Please write out each entry exactly as it appears.

Stored items:
══════════════════════════════

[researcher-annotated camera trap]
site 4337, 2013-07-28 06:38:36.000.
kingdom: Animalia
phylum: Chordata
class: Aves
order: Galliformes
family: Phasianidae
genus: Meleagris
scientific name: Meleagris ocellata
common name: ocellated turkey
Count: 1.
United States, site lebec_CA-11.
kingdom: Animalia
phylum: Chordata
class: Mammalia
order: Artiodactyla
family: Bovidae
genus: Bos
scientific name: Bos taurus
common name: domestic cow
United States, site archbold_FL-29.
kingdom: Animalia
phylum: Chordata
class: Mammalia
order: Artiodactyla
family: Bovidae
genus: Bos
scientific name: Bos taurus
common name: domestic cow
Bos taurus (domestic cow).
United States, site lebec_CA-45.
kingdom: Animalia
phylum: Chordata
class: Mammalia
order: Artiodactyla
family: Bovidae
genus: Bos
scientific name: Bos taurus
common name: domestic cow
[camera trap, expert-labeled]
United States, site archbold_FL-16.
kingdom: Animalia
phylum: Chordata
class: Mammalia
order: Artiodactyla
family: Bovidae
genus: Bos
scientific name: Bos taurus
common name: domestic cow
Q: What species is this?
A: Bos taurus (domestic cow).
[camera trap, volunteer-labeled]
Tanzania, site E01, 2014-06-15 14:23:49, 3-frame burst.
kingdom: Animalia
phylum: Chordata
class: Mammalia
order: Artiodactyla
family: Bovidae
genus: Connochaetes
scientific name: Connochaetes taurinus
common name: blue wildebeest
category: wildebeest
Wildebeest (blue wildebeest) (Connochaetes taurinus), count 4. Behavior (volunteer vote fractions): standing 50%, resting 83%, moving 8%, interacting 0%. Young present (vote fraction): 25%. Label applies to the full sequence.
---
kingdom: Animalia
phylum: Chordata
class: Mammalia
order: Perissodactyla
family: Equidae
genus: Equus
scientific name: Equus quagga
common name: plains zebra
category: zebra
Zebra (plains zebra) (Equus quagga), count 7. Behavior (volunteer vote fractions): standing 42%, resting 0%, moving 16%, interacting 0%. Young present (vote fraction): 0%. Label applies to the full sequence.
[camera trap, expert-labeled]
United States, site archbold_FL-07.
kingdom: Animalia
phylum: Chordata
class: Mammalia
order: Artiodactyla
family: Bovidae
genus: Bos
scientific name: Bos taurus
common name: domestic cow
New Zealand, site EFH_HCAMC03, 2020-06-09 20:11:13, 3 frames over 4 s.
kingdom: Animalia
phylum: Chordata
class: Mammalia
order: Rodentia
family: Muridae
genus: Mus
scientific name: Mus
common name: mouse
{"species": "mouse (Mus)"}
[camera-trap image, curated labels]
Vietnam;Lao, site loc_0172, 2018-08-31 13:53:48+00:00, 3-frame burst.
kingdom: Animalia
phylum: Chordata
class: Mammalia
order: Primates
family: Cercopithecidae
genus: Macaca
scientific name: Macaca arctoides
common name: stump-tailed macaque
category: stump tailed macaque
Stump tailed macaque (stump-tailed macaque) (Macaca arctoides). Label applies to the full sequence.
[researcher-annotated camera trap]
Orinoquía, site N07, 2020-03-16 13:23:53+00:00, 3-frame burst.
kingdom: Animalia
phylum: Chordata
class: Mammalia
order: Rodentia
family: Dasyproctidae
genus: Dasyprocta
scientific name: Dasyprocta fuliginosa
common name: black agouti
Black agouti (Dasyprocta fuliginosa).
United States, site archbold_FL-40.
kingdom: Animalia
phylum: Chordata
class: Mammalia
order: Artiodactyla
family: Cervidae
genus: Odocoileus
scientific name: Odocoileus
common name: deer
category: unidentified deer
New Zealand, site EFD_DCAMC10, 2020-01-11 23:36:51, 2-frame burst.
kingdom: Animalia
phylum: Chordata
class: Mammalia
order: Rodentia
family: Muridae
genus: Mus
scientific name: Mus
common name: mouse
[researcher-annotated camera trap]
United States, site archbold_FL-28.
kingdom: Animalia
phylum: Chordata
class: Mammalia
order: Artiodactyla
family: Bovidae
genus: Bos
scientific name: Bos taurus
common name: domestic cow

══════════════════════════════

§ **Written response**
[researcher-annotated camera trap]
site 4337, 2013-07-28 06:38:36.000.
kingdom: Animalia
phylum: Chordata
class: Aves
order: Galliformes
family: Phasianidae
genus: Meleagris
scientific name: Meleagris ocellata
common name: ocellated turkey
Count: 1.
United States, site lebec_CA-11.
kingdom: Animalia
phylum: Chordata
class: Mammalia
order: Artiodactyla
family: Bovidae
genus: Bos
scientific name: Bos taurus
common name: domestic cow
United States, site archbold_FL-29.
kingdom: Animalia
phylum: Chordata
class: Mammalia
order: Artiodactyla
family: Bovidae
genus: Bos
scientific name: Bos taurus
common name: domestic cow
Bos taurus (domestic cow).
United States, site lebec_CA-45.
kingdom: Animalia
phylum: Chordata
class: Mammalia
order: Artiodactyla
family: Bovidae
genus: Bos
scientific name: Bos taurus
common name: domestic cow
[camera trap, expert-labeled]
United States, site archbold_FL-16.
kingdom: Animalia
phylum: Chordata
class: Mammalia
order: Artiodactyla
family: Bovidae
genus: Bos
scientific name: Bos taurus
common name: domestic cow
Q: What species is this?
A: Bos taurus (domestic cow).
[camera trap, volunteer-labeled]
Tanzania, site E01, 2014-06-15 14:23:49, 3-frame burst.
kingdom: Animalia
phylum: Chordata
class: Mammalia
order: Artiodactyla
family: Bovidae
genus: Connochaetes
scientific name: Connochaetes taurinus
common name: blue wildebeest
category: wildebeest
Wildebeest (blue wildebeest) (Connochaetes taurinus), count 4. Behavior (volunteer vote fractions): standing 50%, resting 83%, moving 8%, interacting 0%. Young present (vote fraction): 25%. Label applies to the full sequence.
---
kingdom: Animalia
phylum: Chordata
class: Mammalia
order: Perissodactyla
family: Equidae
genus: Equus
scientific name: Equus quagga
common name: plains zebra
category: zebra
Zebra (plains zebra) (Equus quagga), count 7. Behavior (volunteer vote fractions): standing 42%, resting 0%, moving 16%, interacting 0%. Young present (vote fraction): 0%. Label applies to the full sequence.
[camera trap, expert-labeled]
United States, site archbold_FL-07.
kingdom: Animalia
phylum: Chordata
class: Mammalia
order: Artiodactyla
family: Bovidae
genus: Bos
scientific name: Bos taurus
common name: domestic cow
New Zealand, site EFH_HCAMC03, 2020-06-09 20:11:13, 3 frames over 4 s.
kingdom: Animalia
phylum: Chordata
class: Mammalia
order: Rodentia
family: Muridae
genus: Mus
scientific name: Mus
common name: mouse
{"species": "mouse (Mus)"}
[camera-trap image, curated labels]
Vietnam;Lao, site loc_0172, 2018-08-31 13:53:48+00:00, 3-frame burst.
kingdom: Animalia
phylum: Chordata
class: Mammalia
order: Primates
family: Cercopithecidae
genus: Macaca
scientific name: Macaca arctoides
common name: stump-tailed macaque
category: stump tailed macaque
Stump tailed macaque (stump-tailed macaque) (Macaca arctoides). Label applies to the full sequence.
[researcher-annotated camera trap]
Orinoquía, site N07, 2020-03-16 13:23:53+00:00, 3-frame burst.
kingdom: Animalia
phylum: Chordata
class: Mammalia
order: Rodentia
family: Dasyproctidae
genus: Dasyprocta
scientific name: Dasyprocta fuliginosa
common name: black agouti
Black agouti (Dasyprocta fuliginosa).
United States, site archbold_FL-40.
kingdom: Animalia
phylum: Chordata
class: Mammalia
order: Artiodactyla
family: Cervidae
genus: Odocoileus
scientific name: Odocoileus
common name: deer
category: unidentified deer
New Zealand, site EFD_DCAMC10, 2020-01-11 23:36:51, 2-frame burst.
kingdom: Animalia
phylum: Chordata
class: Mammalia
order: Rodentia
family: Muridae
genus: Mus
scientific name: Mus
common name: mouse
[researcher-annotated camera trap]
United States, site archbold_FL-28.
kingdom: Animalia
phylum: Chordata
class: Mammalia
order: Artiodactyla
family: Bovidae
genus: Bos
scientific name: Bos taurus
common name: domestic cow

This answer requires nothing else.